6. Pandas¶

What is pandas?

Lot of answers, depends on your use case.
Primarily, pandas is a package built around the DataFrame
DataFrames are a more flexible, SQL-like data container

Numpy vs Pandas¶

When would we want to use pandas instead of a trusty numpy array?

When we need to index columns by name
When we need to index rows by name
When we want to store heterogeneous data (e.g., one column of strings, next column of floats)
When we have multiple tables we want to join together
When we want to perform complex filtering operations on a single table.
When the I/O for some data on disk is frustrating using numpy

Note that the first bullet point (indexing columns of an array by name) can be accomplished via some other data containers, including Astropy Tables and numpy record arrays.

However, many of the other bullet points are not easily accomplished with these methods. Furthermore, pandas is the industry standard in data science and other fields. Learning it is a transferrable skill.

Introduction to Pandas¶

For the purposes of this introduction, we need to learn about 2 pandas objects:

pd.Series, and
pd.DataFrame.

DataFrames are constructed out of Series objects, but as it turns out, we don’t need to define them explicitly on most occasions.

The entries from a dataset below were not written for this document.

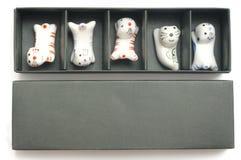 Ένα σύνολο άσπρης γάτας αργίλου πέντε διαμόρφωσε chopstick το υπόλοιπο στοκ εικόνες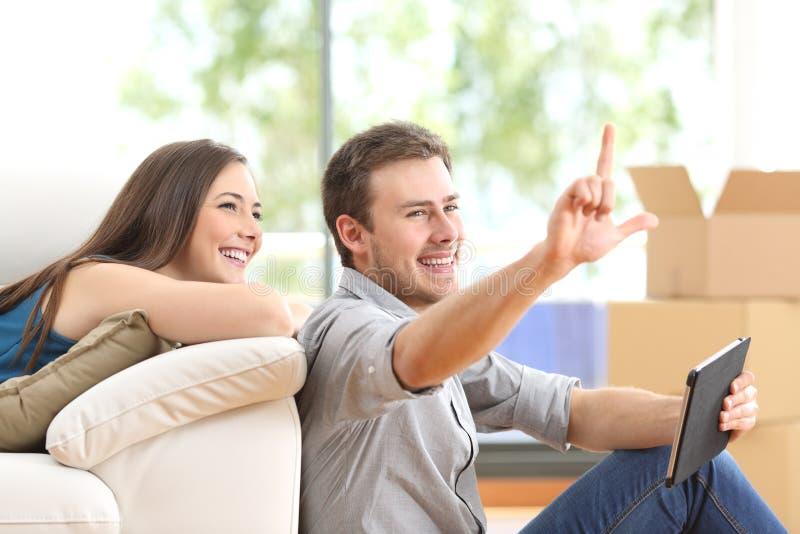 Планирование пар и moving дом стоковые фотографии rf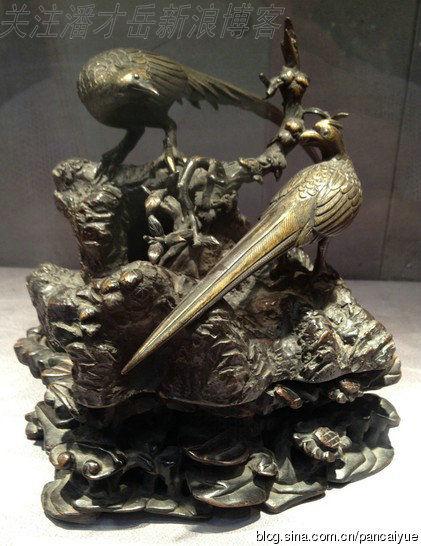 清代中期銅錦雞雙棲奇石擺件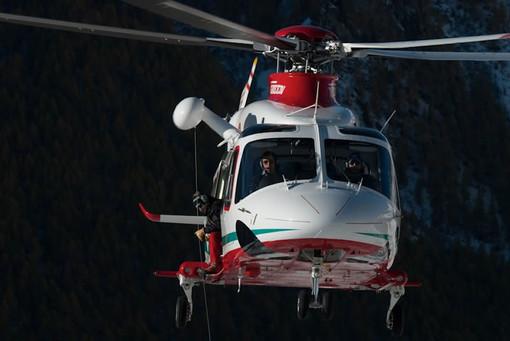 Intervento sulla vetta del Mont Mary per arresto cardiaco atleta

Let’s set up a data frame:

import numpy as np 
import pandas as pd 

array1 = np.array([1,2,3])
array2 = ['Good','Bad','Ugly']

df = pd.DataFrame({'measurement':array1,'quality':array2})
df

	measurement	quality
0	1	Good
1	2	Bad
2	3	Ugly

As you can see, one valid initialization is feeding in a dictionary with the desired column names as keys and the desired columns as values.

Here’s another way:

array1 = np.array([1,2,3])
array2 = ['Good','Bad','Ugly']

df = pd.DataFrame()
df['measurement'] = array1
df['quality'] = array2
df

	measurement	quality
0	1	Good
1	2	Bad
2	3	Ugly

i.e., we can create empty DataFrames, and dynamically set new columns the way we are used to setting the values of dictionaries for a given key.

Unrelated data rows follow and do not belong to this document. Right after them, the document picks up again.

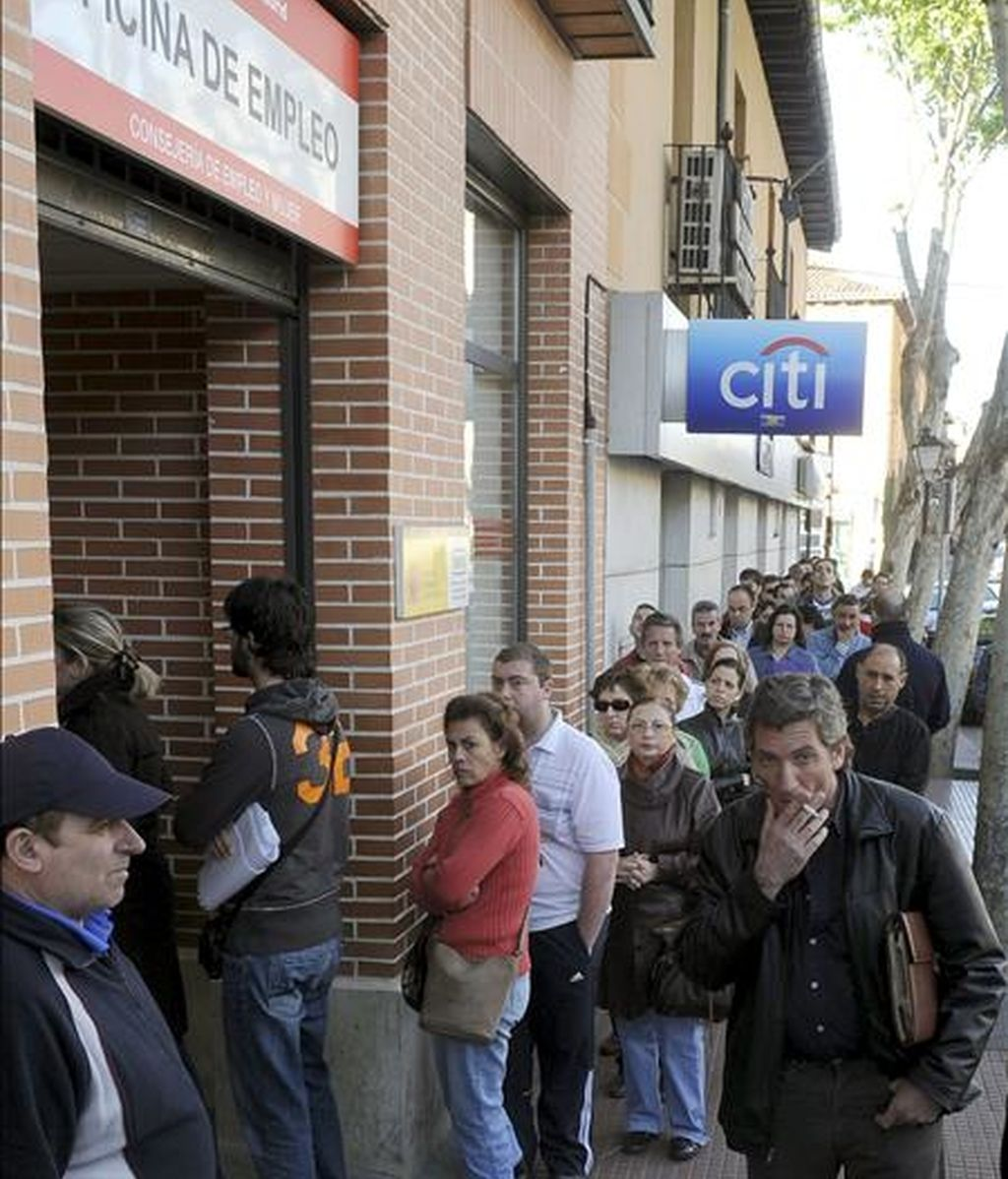 Desempleados hacen cola hoy frente a una oficina de empleo en Alcalá de Henares (Madrid). La tasa de paro aumentó 3,45 puntos hasta situarse en el 17,36% de la población activa en el primer trimestre del año y el número de desempleados alcanzó los 4.010.700, tras incrementarse en 802.800 personas en ese periodo, según la Encuesta de Población Activa (EPA) difundida hoy por el INE.  EFE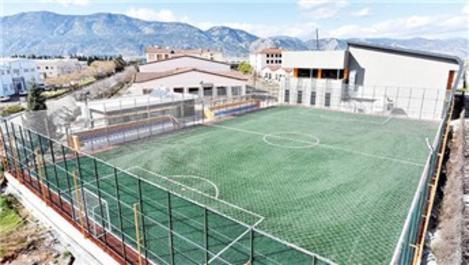Antalya OSB'ye uluslararası standartlar spor alanları!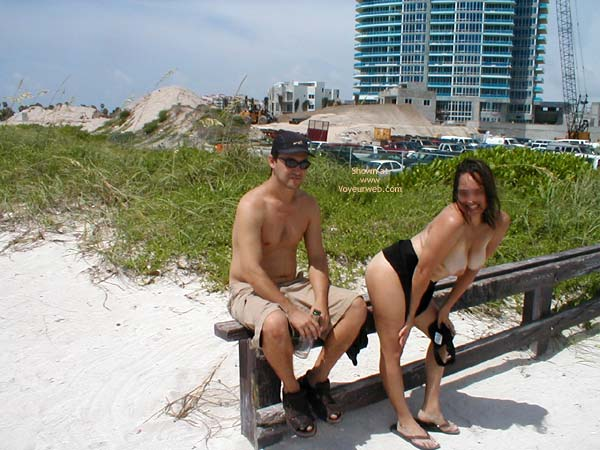 Pic #1 Miami Latina still nude in Public 1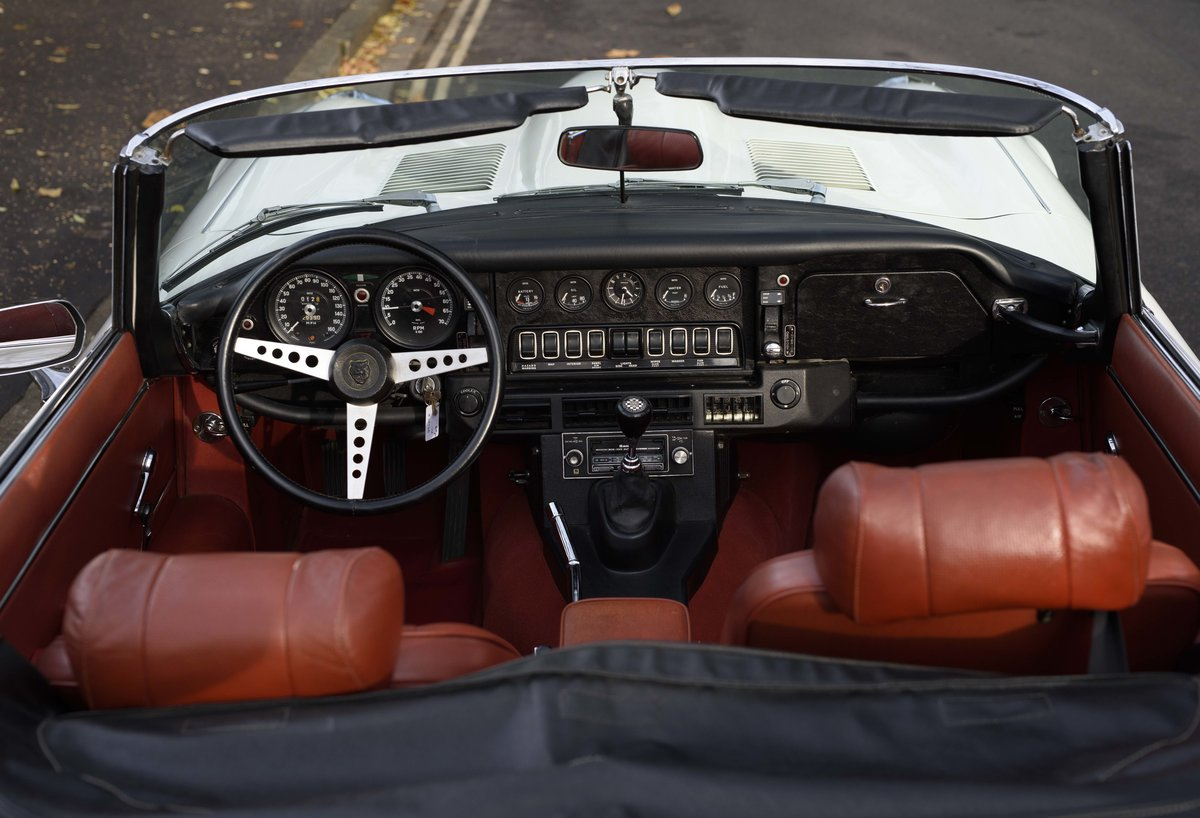 1974 Jaguar E-Type Series 3 V12 Roadster For Sale in London For Sale (picture 17 of 24)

It is worth noting that this “dictionary-style” indexing of DataFrame columns is not the only way. If our column names have no spaces, we can also use dot notation:

df['measurement']

  1
  2
  3
Name: measurement, dtype: int64

df.measurement

  1
  2
  3
Name: measurement, dtype: int64

As you can see, both forms return the same array. Notice, though, that this “column” isn’t just an array… here we see our first pandas Series.

You can think of a Series as a sort of wrapper/container around data arrays that provides extra functionality.

df.quality

  Good
   Bad
  Ugly
Name: quality, dtype: object

For example, we can see that this Series object has a Name (which it tells us when we print it), and it has an index — that’s the 0,1,2 over on the left. As a note, if we ever want to extract just the data values of a series, we run

df.quality.values

array(['Good', 'Bad', 'Ugly'], dtype=object)

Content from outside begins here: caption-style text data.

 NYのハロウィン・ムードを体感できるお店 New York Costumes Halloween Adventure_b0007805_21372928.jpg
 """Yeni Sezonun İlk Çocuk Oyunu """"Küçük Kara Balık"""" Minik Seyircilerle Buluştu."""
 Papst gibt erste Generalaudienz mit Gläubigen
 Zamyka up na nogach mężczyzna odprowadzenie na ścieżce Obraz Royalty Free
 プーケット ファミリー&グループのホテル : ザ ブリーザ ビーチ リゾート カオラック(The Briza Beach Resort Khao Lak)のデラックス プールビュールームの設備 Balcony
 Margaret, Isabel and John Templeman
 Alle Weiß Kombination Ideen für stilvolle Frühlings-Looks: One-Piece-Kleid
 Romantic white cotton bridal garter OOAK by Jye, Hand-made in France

I’ve found that the dot-notation indexing of DataFrames can be very handy – .thing is fewer characters to type than ['thing'], and doesn’t require your fingers to find the [] keys.

Let’s come back to our DataFrame, df. What’s going on with this index on the left?

df

	measurement	quality
0	1	Good
1	2	Bad
2	3	Ugly

df.loc[0]

measurement       1
quality        Good
Name: 0, dtype: object

The index part of a DataFrame is a way to index specific rows, rather than specific columns. As you can see above, I used the .loc[] syntax, which tells pandas I’m inserting a row index, rather than a “column index”. Pandas then spits out each column and associated value for that row.

We can set the index of a DataFrame to be whatever we want. For example, let’s say our measurements were taken on 3 dates:

df.index = ['2021-10-07','2021-10-08','2021-10-09']

df

	measurement	quality
2021-10-07	1	Good
2021-10-08	2	Bad
2021-10-09	3	Ugly

Now the [0,1,2] is replaced by our date strings.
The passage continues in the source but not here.